Selected passage
· · · · ·

Then on the vectorized processing side, you can see that we still pay RocksDB costs, but we pay RocksDB costs once per batch instead of once per row. Then our hot loop, where the compute is spending most of the time, is actually the same as in the columnar store. We pay some amount of RocksDB cost. If you increase the batch sizes, then it gets negligible. On your actual kernel, on what you care about, you’re going to be as fast as a typical columnar store.

We have this thing called batched column store, where we store more values in a single RocksDB key. We map our document’s primary key into doc ID, which you can imagine is just a monotonically increasing integer. Then we have a map between a column and doc ID range into a batch of values. We made the RocksDB overhead once per batch instead of once per value. We have no RocksDB operations at all in our tight loop. If you look at our CPU profile of Rockset today, there’s very little RocksDB there on the query workers. This is somewhat of a side note. This is what we also offer, which is a clustered column store, where instead of column and doc ID range, we have column and cluster key range, which maps to batch of values.

The benefit of clustered column store is we can do cluster pruning, where we can decide ahead of time, we don’t care about this cluster, because of our predicates that we run. The challenges here is we have a challenge of dynamic mapping, where cluster key can change. We have fully mutable documents, and if the cluster key changes, you have to move the document from one cluster to another. This is still within a single shard, so it’s a much smaller problem. It’s still some coordination overhead within a particular process. Then, if the cluster grows too big, because now we have this dynamic mapping, we have to split it. Those are the challenges we have fixed. It does add some amount of overhead, but the cluster pinning makes it worth it.

The challenge then becomes, if I go to store a batch of values in RocksDB, is how do I change it? Let’s say I have a modification, and what we care about here is write amplification. Write amplification is the ratio between how much data you want to change and how much data you actually end up changing. In this case, we want to change just one value. We have this full column, and we want to change the document 1 to the new value of 2. It was 3 before. To do that, we need to rewrite the entire batch. To change 1 byte of value, in this case, if your batch size is 4,000, we need to write 4,000 values into RocksDB. This is super high overhead on our write side. What we can do instead, is we can have a merge update, where RocksDB offers a merge update, where instead of rewriting the whole value, you just have a delta. In this case, our delta could be very small. We can say, change my document 1, the new value is 2. We use this thing called RocksDB merge operators, where we write deltas to the memtable.

Then those deltas are merged together in the process called compaction. When the compaction happens, when two keys come together, then merge operator is invoked, and the new operation is written out. The challenge here is that we also have to compute this result during the read time. If you have the base, and then you have deltas, that merging happens during the read time. This is a side note for people who used RocksDB before, the API of RocksDB is not good in this regard, where it asks the merge operator, it’s a callback that takes these operands and produces a value. It produces the value in a string format. If you think about what merge operator has to do, it has to take all of these operands, decode them, merge them.

Then because RocksDB has a string interface, it has to serialize it, give it to RocksDB. RocksDB gives this to our application, and now we have to deserialize this again. We have this serialize, deserialize that’s completely unnecessary. To work around this API limitation, we have this thing called lazy merge operator. I don’t know why it’s called lazy. I think because it doesn’t do anything. It doesn’t actually merge anything. It just gives us the operands through this thread_local side channel, where we say, this is a read. We don’t care about the actual result. Tell RocksDB you did, it worked. Just give it an empty string, and give us the operands, and then we do the merge in the application layer.

· · · · ·

Records

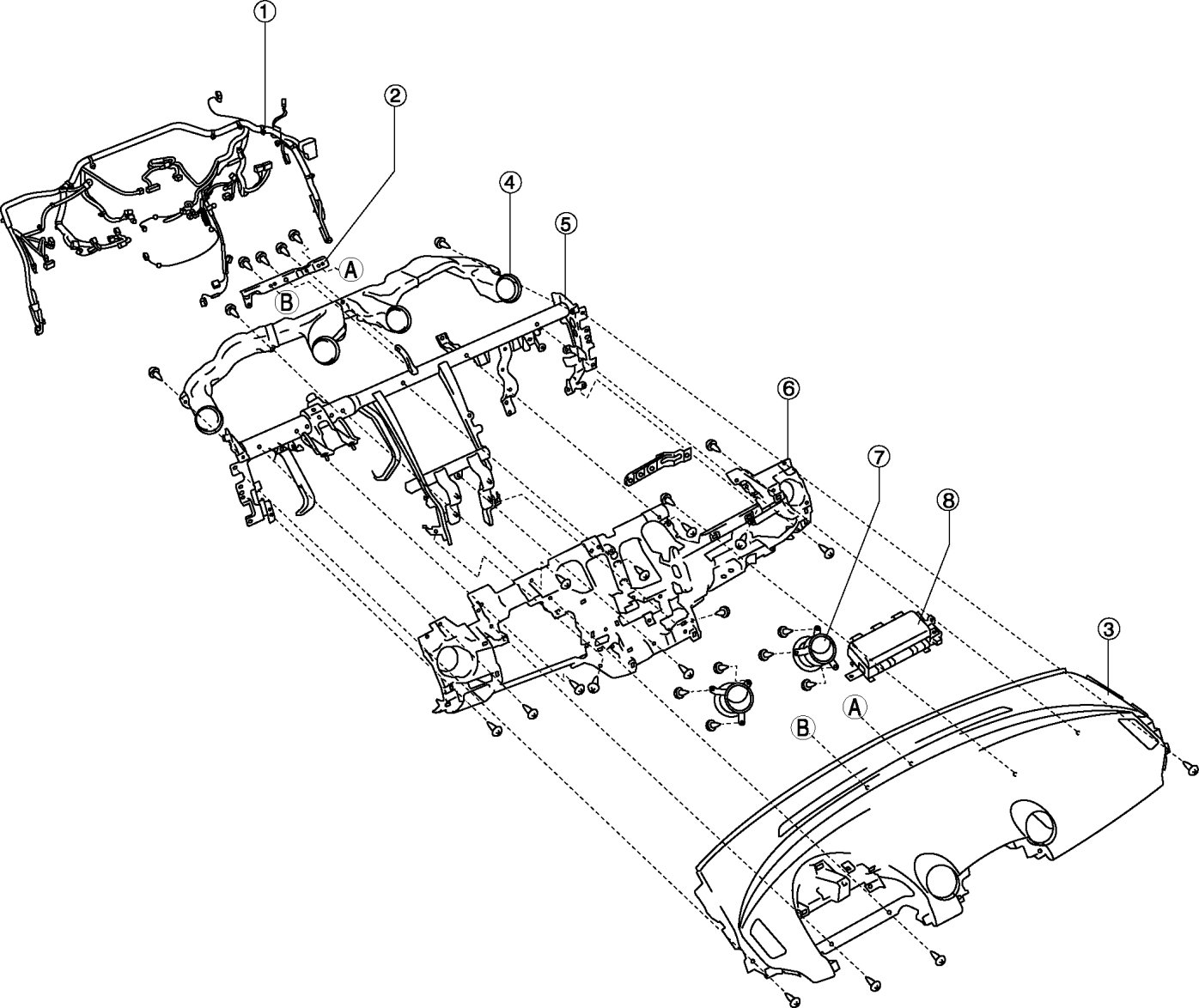 1
2
4
5
A
B
6
7
8
3
A
B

· · · · ·

What this task involves
Please answer these questions from the passage on Rockset's column store:
1. What is a document's primary key mapped into?
2. How does the passage define write amplification?
3. What is the workaround for the RocksDB merge API limitation called?

Response to the exercise
1. A doc ID, a monotonically increasing integer.
2. The ratio between how much data you want to change and how much data you actually end up changing.
3. The lazy merge operator.